NonAttrition_Involve <- ggplot(Dat_NonAttrition, aes(x = JobInvolvement, 
                                                group = JobInvolvement)) + 
  geom_bar(aes(fill=as.factor(JobInvolvement)),show.legend = FALSE) + 
  ggtitle("Non-Attrition Data JobInvolvement") +
  geom_text(aes(JobInvolvement, count+10, label = count), 
            data = S_InvolveNonAttrition) + 
  geom_text(aes(JobInvolvement, count/2, 
                label = percent(pct)), 
            data = S_InvolveNonAttrition) + 
  geom_text(aes(JobInvolvement[2], max(count)+50,
                label = paste("Total Job Involvement (Non-Attrition Data) Count = ",
                              sum(count))),
                nudge_x = 0.5, data = S_InvolveNonAttrition) +
  theme(plot.background = element_rect(colour = "black",size = 1))

Attrition_Involve <- ggplot(Dat_Attrition, 
                       aes(x = JobInvolvement, group = JobInvolvement)) + 
  geom_bar(aes(fill=as.factor(JobInvolvement)),show.legend = FALSE) + 
  ggtitle("Attrition Data JobInvolvement") +
  geom_text(aes(JobInvolvement, count+2, label = count), 
            data = S_InvolveAttrition) + 
  geom_text(aes(JobInvolvement, count/2, 
                label = percent(pct)), 
            data = S_InvolveAttrition) + 
  geom_text(aes(JobInvolvement[2], max(count)+20,
                label = paste("Total Job Involvement (Attrition Data) Count = ",
                              sum(count))),
                nudge_x = 0.5, data = S_InvolveAttrition) +
  theme(plot.background = element_rect(colour = "black",size = 1))

#Attribute - JobInvolvement significance with Attrition

grid.draw(cbind(ggplotGrob(Full_Involve),
                ggplotGrob(NonAttrition_Involve),ggplotGrob(Attrition_Involve)))

From above plots it can be observed that there are more employees with job involvement 3 [59.1%] in the given data.

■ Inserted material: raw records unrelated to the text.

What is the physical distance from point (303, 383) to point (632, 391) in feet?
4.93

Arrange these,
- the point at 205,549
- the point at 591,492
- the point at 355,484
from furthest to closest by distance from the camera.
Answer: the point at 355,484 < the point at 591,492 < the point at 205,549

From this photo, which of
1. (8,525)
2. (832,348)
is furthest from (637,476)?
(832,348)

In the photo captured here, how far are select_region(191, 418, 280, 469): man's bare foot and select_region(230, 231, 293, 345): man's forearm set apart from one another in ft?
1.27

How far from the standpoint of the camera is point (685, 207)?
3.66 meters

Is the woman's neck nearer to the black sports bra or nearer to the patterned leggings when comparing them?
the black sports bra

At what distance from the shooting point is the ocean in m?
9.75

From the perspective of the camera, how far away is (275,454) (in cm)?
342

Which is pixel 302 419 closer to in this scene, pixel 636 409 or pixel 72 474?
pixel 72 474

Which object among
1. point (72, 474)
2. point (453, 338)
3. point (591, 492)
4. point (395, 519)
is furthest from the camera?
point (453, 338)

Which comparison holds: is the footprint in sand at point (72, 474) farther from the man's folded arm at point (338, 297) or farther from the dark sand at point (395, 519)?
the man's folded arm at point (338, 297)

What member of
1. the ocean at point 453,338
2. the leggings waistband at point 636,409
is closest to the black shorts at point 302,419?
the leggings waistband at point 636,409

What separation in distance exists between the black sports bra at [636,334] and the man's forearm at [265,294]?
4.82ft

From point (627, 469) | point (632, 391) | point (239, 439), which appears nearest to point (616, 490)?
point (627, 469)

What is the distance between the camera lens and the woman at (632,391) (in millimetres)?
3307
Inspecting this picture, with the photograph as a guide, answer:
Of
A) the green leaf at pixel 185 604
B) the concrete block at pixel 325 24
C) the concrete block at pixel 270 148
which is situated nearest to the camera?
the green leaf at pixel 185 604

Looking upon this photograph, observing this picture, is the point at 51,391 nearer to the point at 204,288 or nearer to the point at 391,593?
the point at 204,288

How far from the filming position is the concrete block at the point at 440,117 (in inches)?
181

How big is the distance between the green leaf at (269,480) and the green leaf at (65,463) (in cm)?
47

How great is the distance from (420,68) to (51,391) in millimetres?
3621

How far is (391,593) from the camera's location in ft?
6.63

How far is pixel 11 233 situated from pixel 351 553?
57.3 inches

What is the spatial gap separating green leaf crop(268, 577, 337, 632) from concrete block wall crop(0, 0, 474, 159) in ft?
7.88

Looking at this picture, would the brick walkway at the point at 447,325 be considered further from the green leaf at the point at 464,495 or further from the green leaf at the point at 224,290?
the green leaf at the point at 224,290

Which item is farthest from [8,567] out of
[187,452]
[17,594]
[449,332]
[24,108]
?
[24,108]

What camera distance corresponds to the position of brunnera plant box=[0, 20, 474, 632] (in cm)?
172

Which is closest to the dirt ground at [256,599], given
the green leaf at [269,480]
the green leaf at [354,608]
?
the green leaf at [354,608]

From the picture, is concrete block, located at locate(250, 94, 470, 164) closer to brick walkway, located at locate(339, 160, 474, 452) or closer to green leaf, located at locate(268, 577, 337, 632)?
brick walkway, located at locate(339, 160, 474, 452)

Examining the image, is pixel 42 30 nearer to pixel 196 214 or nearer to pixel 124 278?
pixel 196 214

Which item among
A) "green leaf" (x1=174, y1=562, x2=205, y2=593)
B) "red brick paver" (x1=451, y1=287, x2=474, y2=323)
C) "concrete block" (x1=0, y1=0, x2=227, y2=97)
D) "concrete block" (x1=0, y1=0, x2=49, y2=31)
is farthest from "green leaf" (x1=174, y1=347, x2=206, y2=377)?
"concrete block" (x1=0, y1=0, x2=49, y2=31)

Below are few details discussing the significance in numbers: Full data - job involvement 1 and 2 category has [5.4% + 26.2% = 31.6%]. NonAttrition data - job involvement 1 and 2 category has [3.4% + 25.2% = 28.6%]. Attrition data - job involvement 1 and 2 category has [16% + 31% = 47%]. This indicates there is approximately 15.4% - 18.4% increase in attrition for job involvement 1 and 2 categories. This signifies major attrition in job involvement category 1 category followed by job involvement category 2.

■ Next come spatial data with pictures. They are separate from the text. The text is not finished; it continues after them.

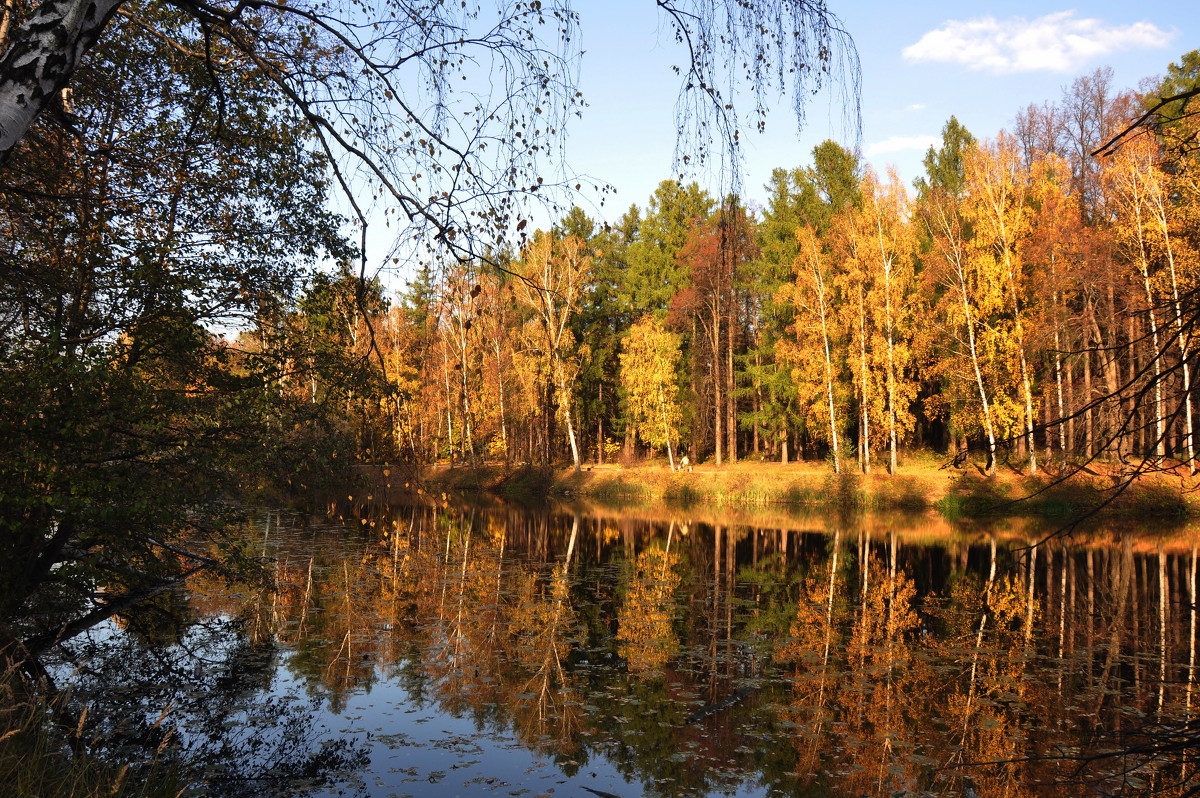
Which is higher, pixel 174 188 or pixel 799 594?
pixel 174 188

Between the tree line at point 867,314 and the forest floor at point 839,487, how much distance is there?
1411 mm

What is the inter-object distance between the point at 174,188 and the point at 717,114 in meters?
6.56

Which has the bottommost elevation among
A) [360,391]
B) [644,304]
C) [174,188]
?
[360,391]

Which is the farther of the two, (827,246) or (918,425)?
(918,425)

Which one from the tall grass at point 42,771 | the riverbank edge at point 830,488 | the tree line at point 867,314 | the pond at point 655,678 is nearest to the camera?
the tall grass at point 42,771

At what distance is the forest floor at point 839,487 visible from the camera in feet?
75.8

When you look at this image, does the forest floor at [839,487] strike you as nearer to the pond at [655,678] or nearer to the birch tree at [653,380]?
the birch tree at [653,380]

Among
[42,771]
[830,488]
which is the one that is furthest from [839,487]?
[42,771]

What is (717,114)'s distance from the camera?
3391mm

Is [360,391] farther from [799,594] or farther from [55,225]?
[799,594]

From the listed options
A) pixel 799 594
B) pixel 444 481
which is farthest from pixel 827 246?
pixel 799 594

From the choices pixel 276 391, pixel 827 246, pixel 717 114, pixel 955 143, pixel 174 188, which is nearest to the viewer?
pixel 717 114

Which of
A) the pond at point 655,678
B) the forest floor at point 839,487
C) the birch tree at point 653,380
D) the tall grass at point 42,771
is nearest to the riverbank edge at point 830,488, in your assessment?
the forest floor at point 839,487

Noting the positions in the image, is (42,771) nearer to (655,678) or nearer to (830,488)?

Monthly Income is the significant attribute for he employers so adding monthly income to the list of factors to visualize for attrition.

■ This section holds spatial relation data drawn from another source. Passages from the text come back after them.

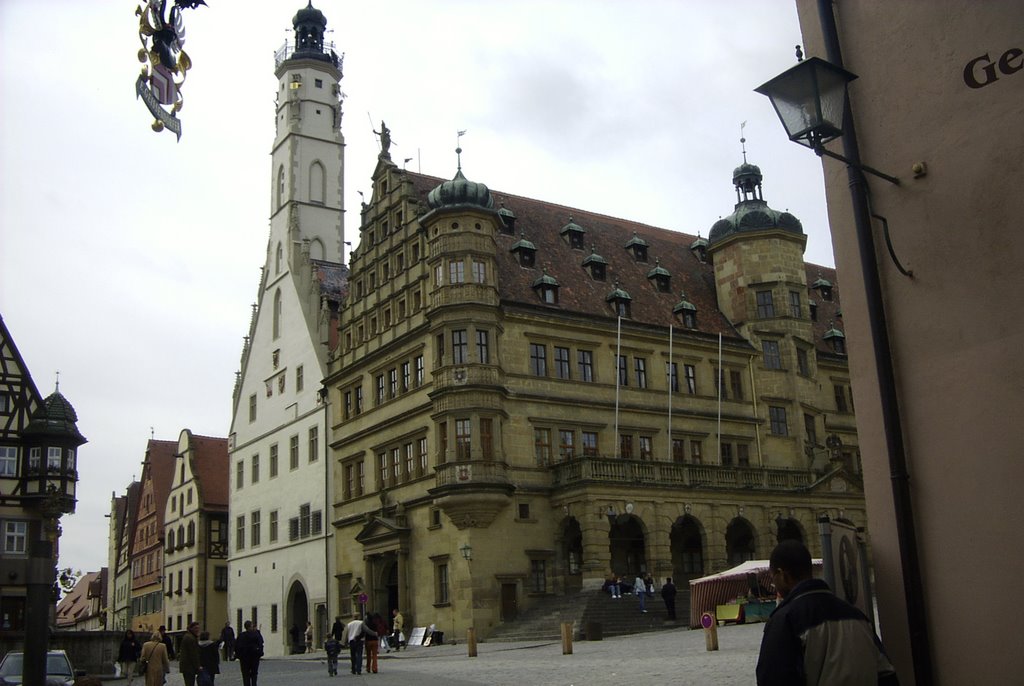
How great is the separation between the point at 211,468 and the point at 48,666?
45230 mm

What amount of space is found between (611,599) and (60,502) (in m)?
23.7

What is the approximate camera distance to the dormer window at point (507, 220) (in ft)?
147

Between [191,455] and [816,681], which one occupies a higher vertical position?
[191,455]

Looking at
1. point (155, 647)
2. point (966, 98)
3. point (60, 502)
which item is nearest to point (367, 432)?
point (60, 502)

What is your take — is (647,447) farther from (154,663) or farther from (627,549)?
(154,663)

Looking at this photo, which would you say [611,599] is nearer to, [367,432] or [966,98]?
[367,432]

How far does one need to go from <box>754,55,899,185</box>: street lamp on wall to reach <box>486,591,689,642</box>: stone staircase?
2609 cm

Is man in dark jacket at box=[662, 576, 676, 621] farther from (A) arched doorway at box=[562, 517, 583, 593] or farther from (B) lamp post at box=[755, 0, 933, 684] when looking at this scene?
(B) lamp post at box=[755, 0, 933, 684]

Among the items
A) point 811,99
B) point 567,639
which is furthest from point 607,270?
point 811,99

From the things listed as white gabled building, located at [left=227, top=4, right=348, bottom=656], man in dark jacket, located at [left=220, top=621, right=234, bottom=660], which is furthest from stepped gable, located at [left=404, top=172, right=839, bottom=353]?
Answer: man in dark jacket, located at [left=220, top=621, right=234, bottom=660]

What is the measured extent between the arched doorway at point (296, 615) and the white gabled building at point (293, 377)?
0.06 meters

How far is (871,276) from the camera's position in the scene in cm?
899

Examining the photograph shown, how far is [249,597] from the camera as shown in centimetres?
5322

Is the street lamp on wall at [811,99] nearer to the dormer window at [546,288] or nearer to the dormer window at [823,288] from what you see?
the dormer window at [546,288]
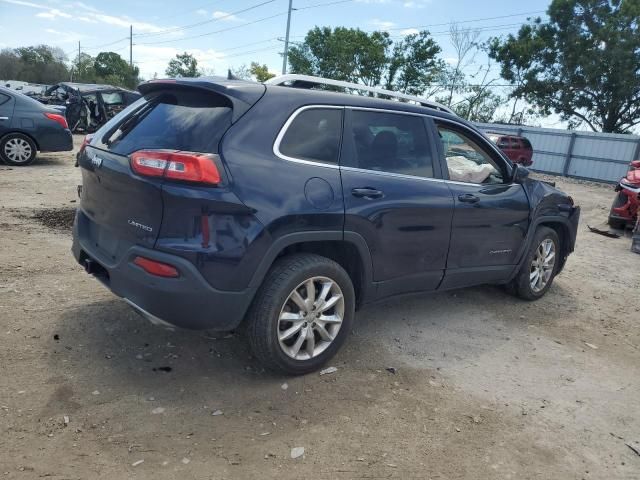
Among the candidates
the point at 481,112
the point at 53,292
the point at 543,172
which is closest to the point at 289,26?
the point at 481,112

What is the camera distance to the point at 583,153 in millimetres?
23172

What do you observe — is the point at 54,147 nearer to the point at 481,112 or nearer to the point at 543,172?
the point at 543,172

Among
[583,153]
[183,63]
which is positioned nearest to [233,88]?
[583,153]

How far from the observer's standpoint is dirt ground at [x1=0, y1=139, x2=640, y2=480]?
2.58 m

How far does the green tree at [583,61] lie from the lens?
94.1 feet

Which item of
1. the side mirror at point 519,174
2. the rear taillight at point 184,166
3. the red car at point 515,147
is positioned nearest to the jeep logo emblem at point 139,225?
the rear taillight at point 184,166

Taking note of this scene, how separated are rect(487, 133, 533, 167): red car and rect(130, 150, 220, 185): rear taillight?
20.0m

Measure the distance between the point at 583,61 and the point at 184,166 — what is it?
33.6 m

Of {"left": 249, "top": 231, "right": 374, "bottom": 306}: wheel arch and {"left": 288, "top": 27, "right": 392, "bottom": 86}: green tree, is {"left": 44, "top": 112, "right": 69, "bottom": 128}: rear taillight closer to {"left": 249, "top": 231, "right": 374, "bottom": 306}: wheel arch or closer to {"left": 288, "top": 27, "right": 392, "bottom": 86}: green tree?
{"left": 249, "top": 231, "right": 374, "bottom": 306}: wheel arch

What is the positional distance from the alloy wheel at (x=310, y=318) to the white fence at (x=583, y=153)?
2188 centimetres

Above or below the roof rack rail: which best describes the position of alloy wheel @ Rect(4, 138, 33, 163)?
below

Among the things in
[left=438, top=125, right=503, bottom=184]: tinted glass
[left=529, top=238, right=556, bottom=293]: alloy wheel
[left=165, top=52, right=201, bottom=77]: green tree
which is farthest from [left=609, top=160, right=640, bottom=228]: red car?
[left=165, top=52, right=201, bottom=77]: green tree

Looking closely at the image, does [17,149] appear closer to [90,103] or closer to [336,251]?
[90,103]

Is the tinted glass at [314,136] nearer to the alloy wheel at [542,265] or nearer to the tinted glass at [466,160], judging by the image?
the tinted glass at [466,160]
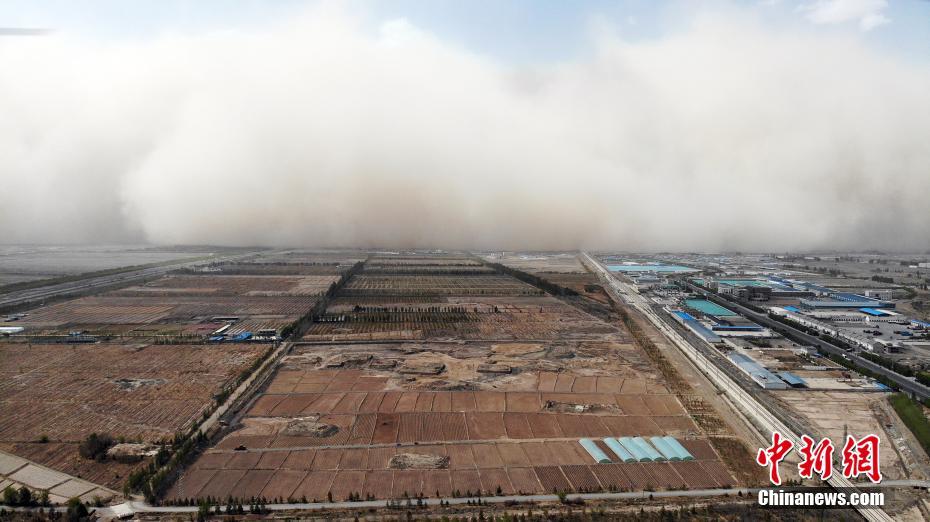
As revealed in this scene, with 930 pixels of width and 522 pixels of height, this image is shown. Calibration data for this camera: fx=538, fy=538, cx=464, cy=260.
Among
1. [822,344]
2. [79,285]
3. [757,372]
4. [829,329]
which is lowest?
[757,372]

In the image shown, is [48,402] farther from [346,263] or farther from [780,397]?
[346,263]

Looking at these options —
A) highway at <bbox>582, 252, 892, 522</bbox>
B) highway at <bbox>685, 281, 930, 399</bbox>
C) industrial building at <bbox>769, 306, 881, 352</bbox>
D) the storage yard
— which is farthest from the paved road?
industrial building at <bbox>769, 306, 881, 352</bbox>

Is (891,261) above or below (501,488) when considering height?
above

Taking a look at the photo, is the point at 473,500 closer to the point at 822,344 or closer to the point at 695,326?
the point at 695,326

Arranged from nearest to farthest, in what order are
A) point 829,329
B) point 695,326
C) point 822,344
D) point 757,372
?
point 757,372
point 822,344
point 829,329
point 695,326

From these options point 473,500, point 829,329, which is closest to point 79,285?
point 473,500

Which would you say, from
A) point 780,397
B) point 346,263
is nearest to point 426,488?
point 780,397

p <- ggplot(Fulldata, aes(x=TotalWorkingYears, y=MonthlyIncome)) + 
  geom_point(aes(shape = Attrition, color = Attrition), size=2.5) + 
    ggtitle('MonthlyIncome v. Total Working years - Full Data') + 
    theme(# AXIS LABLES APPEARANCE
  plot.title = element_text(size=14, face= "bold", colour= "black" ),
  axis.title.x = element_text(size=12, face="bold", colour = "black"),    
  axis.title.y = element_text(size=12, face="bold", colour = "black"),    
  axis.text.x = element_text(size=12, face="bold", colour = "black"), 
  axis.text.y = element_text(size=12, face="bold", colour = "black"),
  strip.text.x = element_text(size = 10, face="bold", colour = "black" ),
  strip.text.y = element_text(size = 10, face="bold", colour = "black"),) + 
  scale_x_continuous(name = "Experience - Total Working years") + 
  scale_y_continuous(name = "Monthly Income ($)") + 
  geom_smooth(method = "lm", color="black", size = 1.25)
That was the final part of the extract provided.